Top of Given information

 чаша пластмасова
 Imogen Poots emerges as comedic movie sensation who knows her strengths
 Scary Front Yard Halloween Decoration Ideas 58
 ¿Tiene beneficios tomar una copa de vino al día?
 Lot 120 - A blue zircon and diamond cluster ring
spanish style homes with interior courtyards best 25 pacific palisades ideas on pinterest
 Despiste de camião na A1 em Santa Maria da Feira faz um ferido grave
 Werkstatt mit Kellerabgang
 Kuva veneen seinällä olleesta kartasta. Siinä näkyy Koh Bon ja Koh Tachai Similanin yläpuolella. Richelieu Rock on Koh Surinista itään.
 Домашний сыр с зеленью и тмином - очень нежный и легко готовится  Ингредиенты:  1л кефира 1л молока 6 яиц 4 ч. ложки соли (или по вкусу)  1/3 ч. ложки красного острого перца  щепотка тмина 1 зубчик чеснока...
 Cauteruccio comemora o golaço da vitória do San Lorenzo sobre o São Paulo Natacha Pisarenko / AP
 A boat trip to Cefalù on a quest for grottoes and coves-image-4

Bottom of Given information
Top of Given information

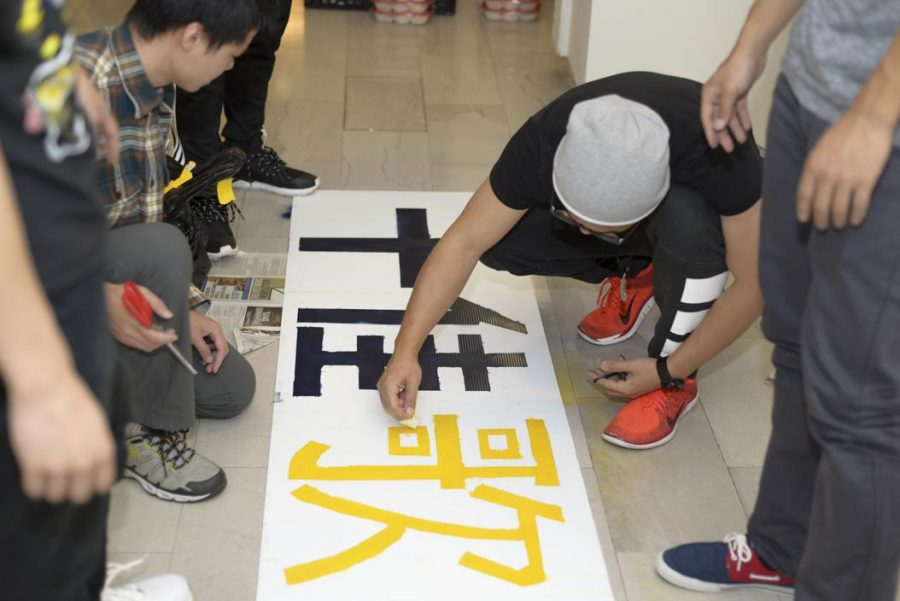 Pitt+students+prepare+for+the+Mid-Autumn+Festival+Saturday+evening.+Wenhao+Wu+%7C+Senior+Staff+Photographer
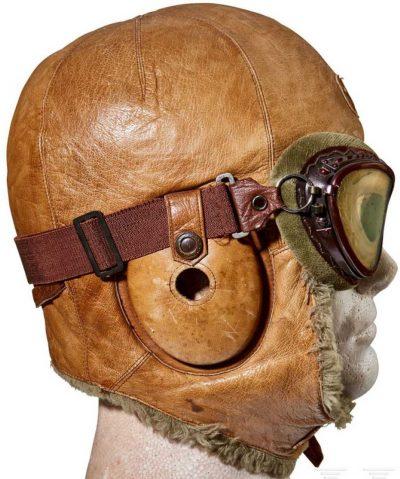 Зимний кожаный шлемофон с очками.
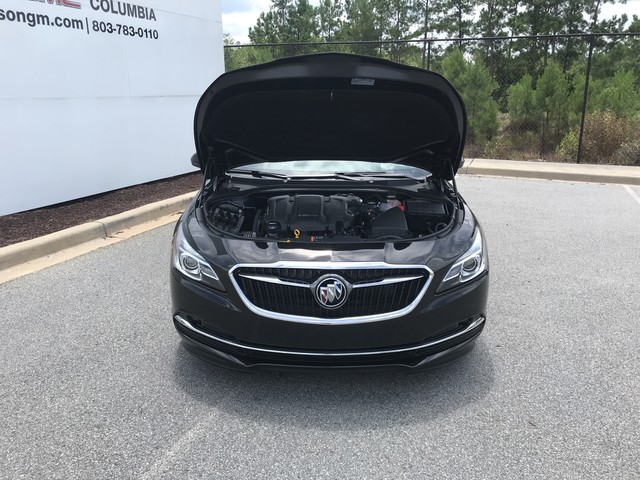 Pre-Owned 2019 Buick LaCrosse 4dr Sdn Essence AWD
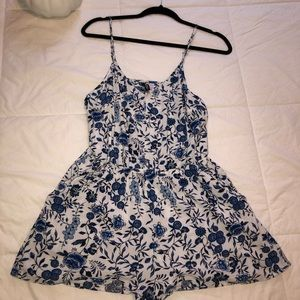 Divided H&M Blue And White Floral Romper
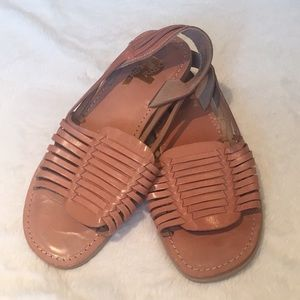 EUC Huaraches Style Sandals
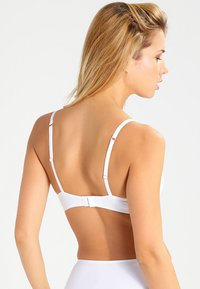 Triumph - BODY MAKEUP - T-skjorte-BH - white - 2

Bottom of Given information
Top of Given information

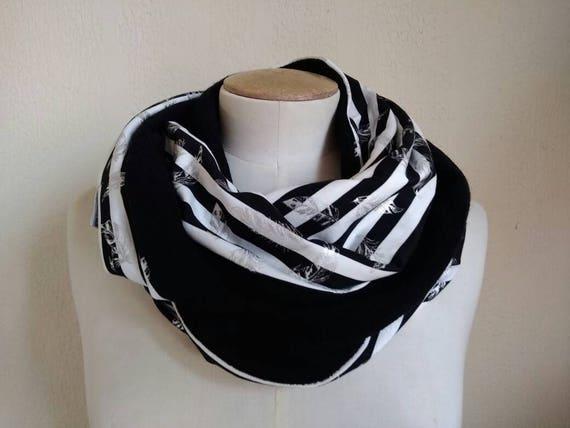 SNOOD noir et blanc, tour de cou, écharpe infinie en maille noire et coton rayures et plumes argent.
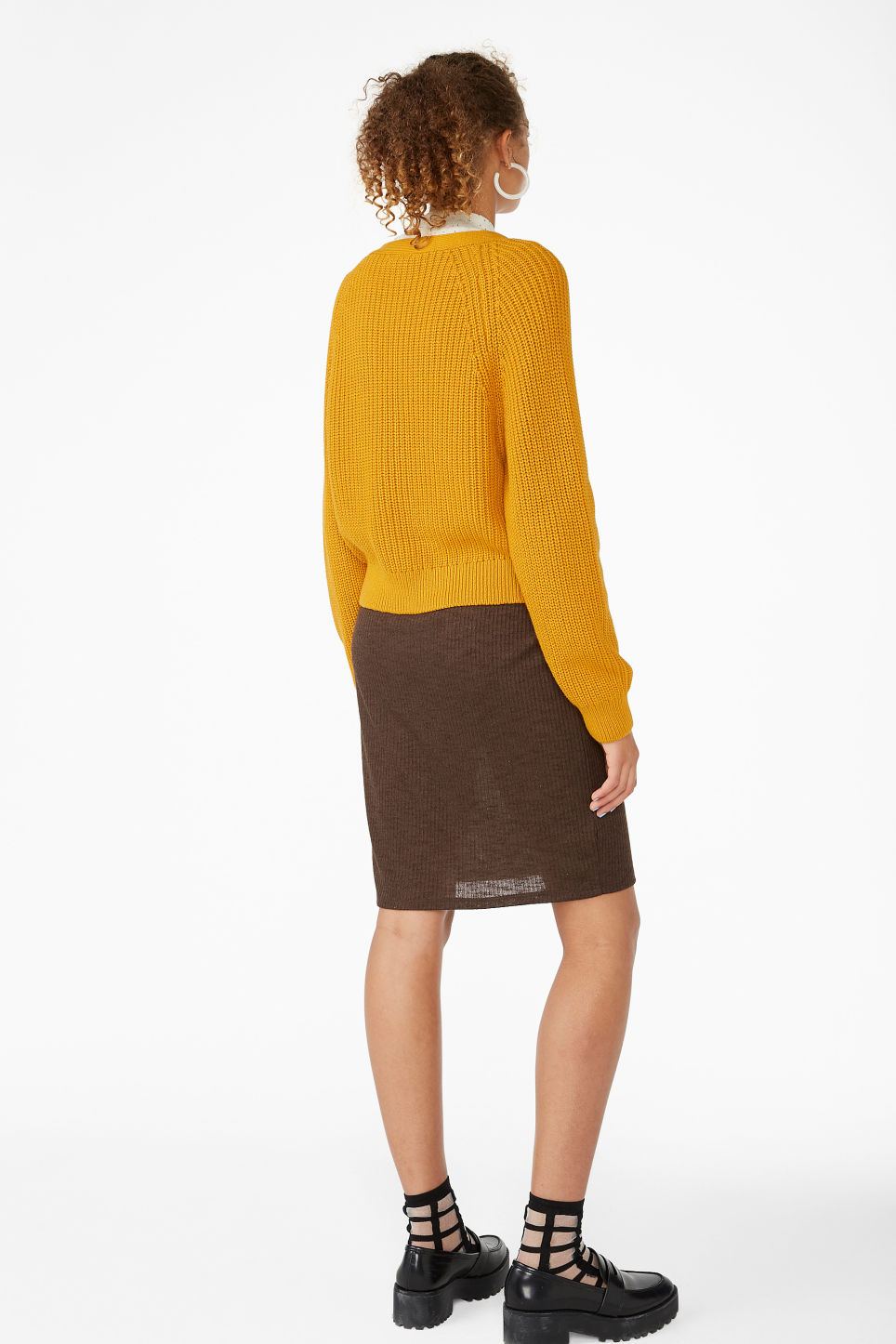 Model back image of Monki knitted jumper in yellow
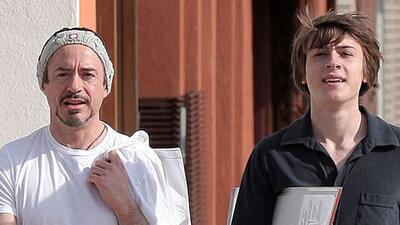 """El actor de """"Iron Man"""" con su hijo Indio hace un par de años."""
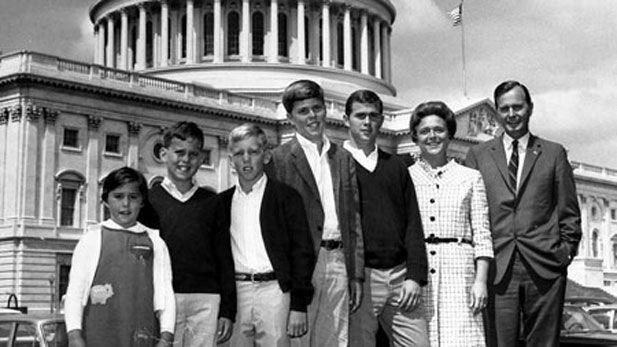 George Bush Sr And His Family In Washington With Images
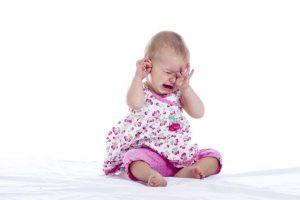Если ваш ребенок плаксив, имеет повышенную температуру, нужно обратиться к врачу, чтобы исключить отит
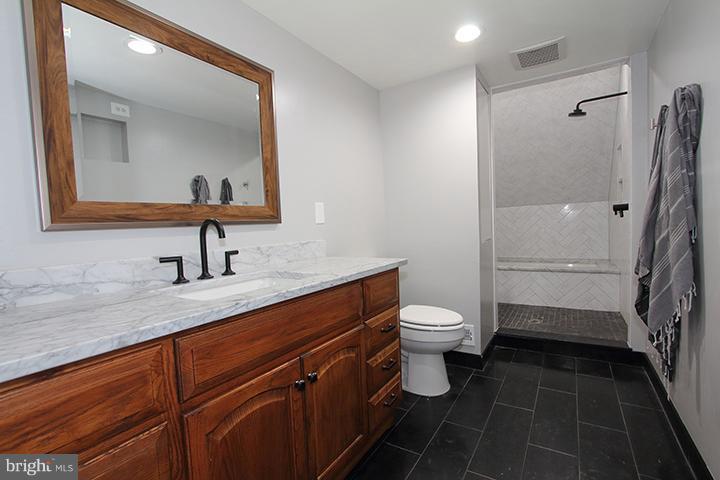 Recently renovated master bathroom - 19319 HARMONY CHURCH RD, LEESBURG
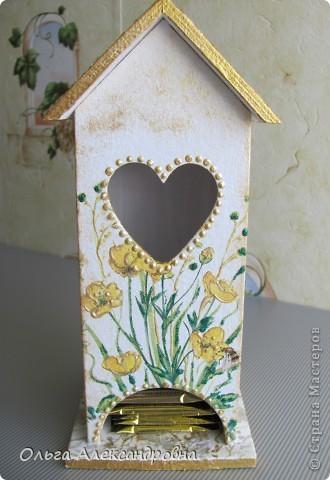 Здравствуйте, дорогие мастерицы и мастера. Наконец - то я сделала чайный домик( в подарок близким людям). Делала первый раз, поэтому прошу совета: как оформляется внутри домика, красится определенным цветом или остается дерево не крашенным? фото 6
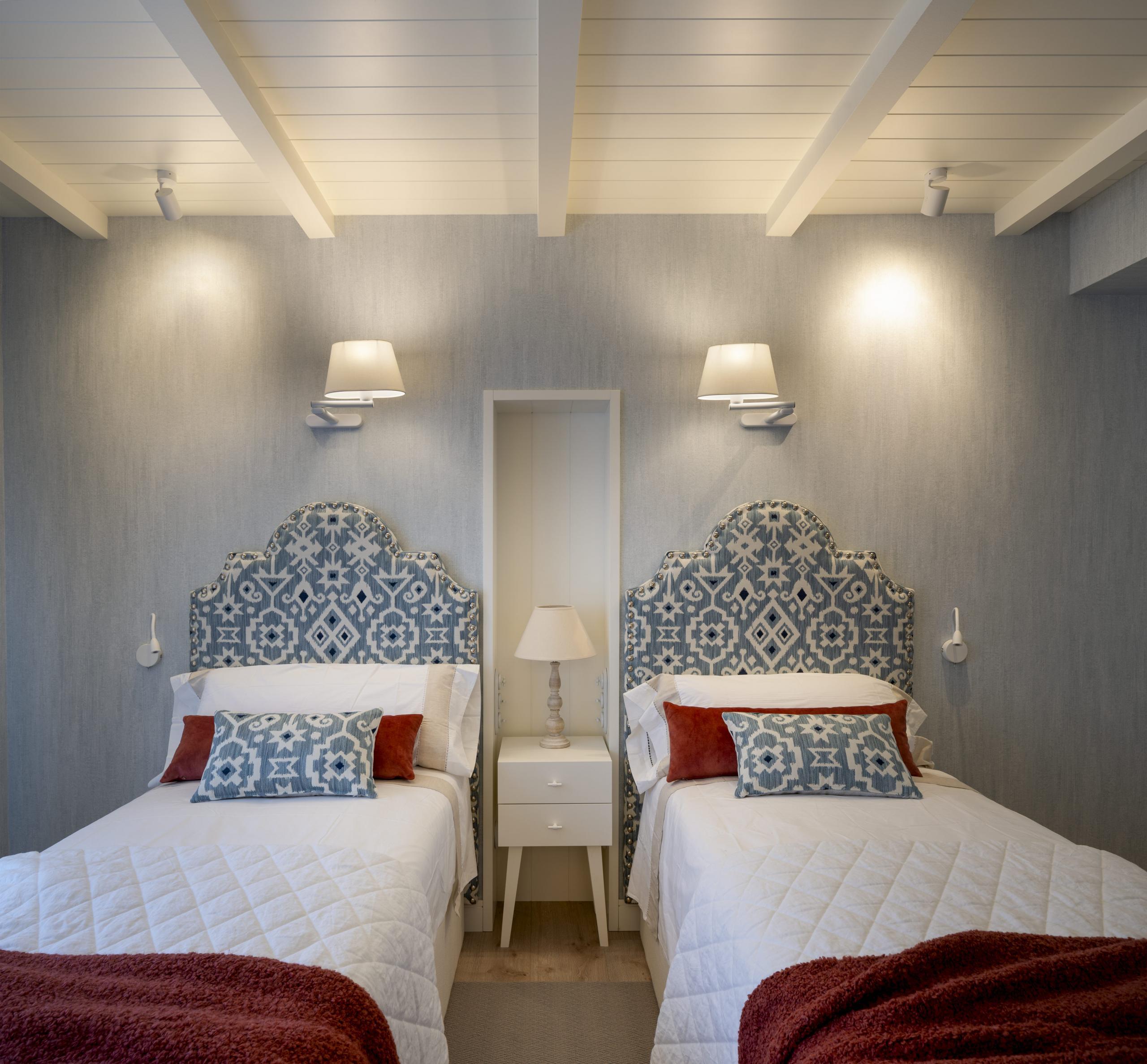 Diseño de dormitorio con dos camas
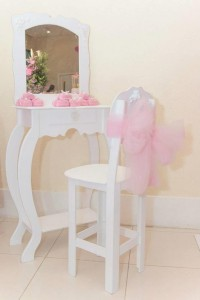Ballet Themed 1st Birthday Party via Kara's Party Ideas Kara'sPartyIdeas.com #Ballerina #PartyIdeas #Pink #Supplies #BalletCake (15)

Bottom of Given information

_Task goal_. Above this task is a listing. Restate, word for word and with nothing added, the lines from the one with "spanish style homes" through the one with "A boat trip".

_Result of the exercise_.
spanish style homes with interior courtyards best 25 pacific palisades ideas on pinterest
 Despiste de camião na A1 em Santa Maria da Feira faz um ferido grave
 Werkstatt mit Kellerabgang
 Kuva veneen seinällä olleesta kartasta. Siinä näkyy Koh Bon ja Koh Tachai Similanin yläpuolella. Richelieu Rock on Koh Surinista itään.
 Домашний сыр с зеленью и тмином - очень нежный и легко готовится  Ингредиенты:  1л кефира 1л молока 6 яиц 4 ч. ложки соли (или по вкусу)  1/3 ч. ложки красного острого перца  щепотка тмина 1 зубчик чеснока...
 Cauteruccio comemora o golaço da vitória do San Lorenzo sobre o São Paulo Natacha Pisarenko / AP
 A boat trip to Cefalù on a quest for grottoes and coves-image-4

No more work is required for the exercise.